Other critical issues in the supply of gas come from supplier countries: lower supplies are being recorded from Norway and Russia, Europe’s main supplier. “The much discussed gas pipeline that will bring gas to Germany without passing through Ukraine, Nord Stream 2, even if completed and ready to go into operation, will only be able to go to full capacity next year”, explains the president of Nomisma. Power. “In the meantime, there are disputes over tariffs and long-standing political problems between Russia and Ukraine, from where the pipes to the European market pass. Not only that: Russian structural problems are also manifesting upstream of the transport of raw materials, that is, before the gas enters the gas pipelines connected to the European network, problems substantially due to years of lack of investment “. Last February, for example, there was an explosion at a gas pipeline compression station in the Orenburg region, near Kazakhstan.

A final element that is contributing to the rise in prices is due to CO2 and the need to decarbonise the economy, to fight the climate crisis. Companies that produce carbon dioxide (the main greenhouse gas), including energy companies, in the EU have to pay to do so, by buying emissions quotas in the European Ets system. In practice, these are the rights for companies to emit a predetermined quantity of carbon dioxide. The price of these allowances is gradually increased to push companies to decarbonise. But this also leads to an increase in production costs, and therefore in the tariffs on the bill. According to Prometeia data, between November 2020 and June 2021 the cost of energy for companies rose by more than 70%, that of natural gas by 113%, of oil by 67%.

By drawing on the resources obtained from the sale of emission allowances in the ETS system, the Government in July managed to avoid the maxi-increase expected for the third quarter of the year. The resources to cushion the (first) blow of the high-energy cost, and included in the Labor and Business Decree of 30 June last, amount to 1.2 billion. We tried to raise more money from more funds, a part (about 80 million) even subtracted from the Parks for the Climate program, and therefore from the Italian green and protected areas. A logical contradiction in times of ecological transition that has not failed to raise controversy, extinguished by the promise of Minister Cingolani to make up for the shortfall as soon as possible.

In Europe, the price per megawatt hour of energy has on average exceeded, in some cases even abundantly, 100 euros: in Italy it is around 130 euros, in May 2020 it was around 20 euros. To give further boost to energy prices, as mentioned, there are the CO2 emission rights in the ETS quota system which, traded on the markets, have seen their market value increase in line with the economic recovery and with the strong push by the European Commission to cut emissions to get closer to the goal of climate neutrality. If last March the price was 40 euros per ton, today we have managed to exchange a ton of CO2 for more than 60 euros.

“Any system that allows the price to rise in seventeen months in this way simply does not work.

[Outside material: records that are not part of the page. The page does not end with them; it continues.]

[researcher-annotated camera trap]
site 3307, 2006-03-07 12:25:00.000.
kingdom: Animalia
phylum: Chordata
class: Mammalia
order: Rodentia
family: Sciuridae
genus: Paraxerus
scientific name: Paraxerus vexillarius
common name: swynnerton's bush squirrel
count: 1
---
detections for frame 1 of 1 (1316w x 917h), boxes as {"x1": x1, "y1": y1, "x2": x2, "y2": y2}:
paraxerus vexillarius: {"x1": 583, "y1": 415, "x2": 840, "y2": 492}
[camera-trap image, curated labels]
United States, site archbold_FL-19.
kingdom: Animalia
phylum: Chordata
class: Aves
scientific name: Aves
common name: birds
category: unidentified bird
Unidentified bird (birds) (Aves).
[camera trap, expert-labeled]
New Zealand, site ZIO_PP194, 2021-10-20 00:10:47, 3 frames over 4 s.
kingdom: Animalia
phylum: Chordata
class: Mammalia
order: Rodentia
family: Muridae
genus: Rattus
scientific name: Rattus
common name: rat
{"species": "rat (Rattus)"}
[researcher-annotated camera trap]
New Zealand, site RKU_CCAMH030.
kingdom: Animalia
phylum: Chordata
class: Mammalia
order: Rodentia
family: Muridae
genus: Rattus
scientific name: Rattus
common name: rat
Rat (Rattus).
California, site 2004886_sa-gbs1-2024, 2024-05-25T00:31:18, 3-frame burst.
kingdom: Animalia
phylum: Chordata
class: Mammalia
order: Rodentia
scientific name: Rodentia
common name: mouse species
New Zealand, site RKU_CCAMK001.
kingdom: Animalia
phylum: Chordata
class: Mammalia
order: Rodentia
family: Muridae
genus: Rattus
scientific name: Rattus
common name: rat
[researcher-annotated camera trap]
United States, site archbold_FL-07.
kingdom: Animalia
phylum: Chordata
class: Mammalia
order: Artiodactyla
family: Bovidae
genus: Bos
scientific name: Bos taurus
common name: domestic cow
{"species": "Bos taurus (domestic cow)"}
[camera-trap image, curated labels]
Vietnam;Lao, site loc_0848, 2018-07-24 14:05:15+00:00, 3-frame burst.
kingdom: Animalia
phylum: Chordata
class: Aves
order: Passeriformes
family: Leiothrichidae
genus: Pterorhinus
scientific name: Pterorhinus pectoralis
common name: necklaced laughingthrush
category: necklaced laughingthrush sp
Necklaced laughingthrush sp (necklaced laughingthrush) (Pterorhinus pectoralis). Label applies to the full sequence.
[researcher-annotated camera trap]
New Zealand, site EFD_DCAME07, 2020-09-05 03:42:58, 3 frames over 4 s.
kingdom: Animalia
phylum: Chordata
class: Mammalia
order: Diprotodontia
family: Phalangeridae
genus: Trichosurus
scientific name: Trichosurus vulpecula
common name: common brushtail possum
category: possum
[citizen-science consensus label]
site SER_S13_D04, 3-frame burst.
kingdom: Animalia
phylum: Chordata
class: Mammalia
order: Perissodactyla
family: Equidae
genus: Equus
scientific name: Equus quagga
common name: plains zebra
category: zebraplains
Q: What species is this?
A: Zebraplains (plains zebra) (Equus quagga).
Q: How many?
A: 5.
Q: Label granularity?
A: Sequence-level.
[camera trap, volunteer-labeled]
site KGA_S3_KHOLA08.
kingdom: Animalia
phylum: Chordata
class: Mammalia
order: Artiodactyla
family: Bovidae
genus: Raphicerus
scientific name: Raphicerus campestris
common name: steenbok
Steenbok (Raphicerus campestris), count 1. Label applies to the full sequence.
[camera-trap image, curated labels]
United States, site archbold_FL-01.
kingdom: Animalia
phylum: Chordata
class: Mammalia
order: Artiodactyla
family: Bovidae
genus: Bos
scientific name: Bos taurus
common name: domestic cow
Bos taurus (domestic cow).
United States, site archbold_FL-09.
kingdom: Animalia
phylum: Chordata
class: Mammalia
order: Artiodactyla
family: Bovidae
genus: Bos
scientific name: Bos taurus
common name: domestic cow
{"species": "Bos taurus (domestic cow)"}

The European system has failed, the market is not efficient ”, continues Tabarelli. “And in this Europe has its grave responsibilities. Now, first of all, it is necessary to diversify the gas supply and reduce dependence on foreign suppliers. We need to go back to producing domestic energy. In the past, Italy was able to produce 20 billion cubic meters of gas a year, today only four. Who would not like a world where energy is produced only with the wind and the sun? But the transition to the green cannot be so quick and at the same time painless ”, concludes the president Nomisma Energia. “Yet there are those who for years, even by winning the elections, have deluded us that the energy transition was a walk in the park. We have to go back to reality and reconsider everything “.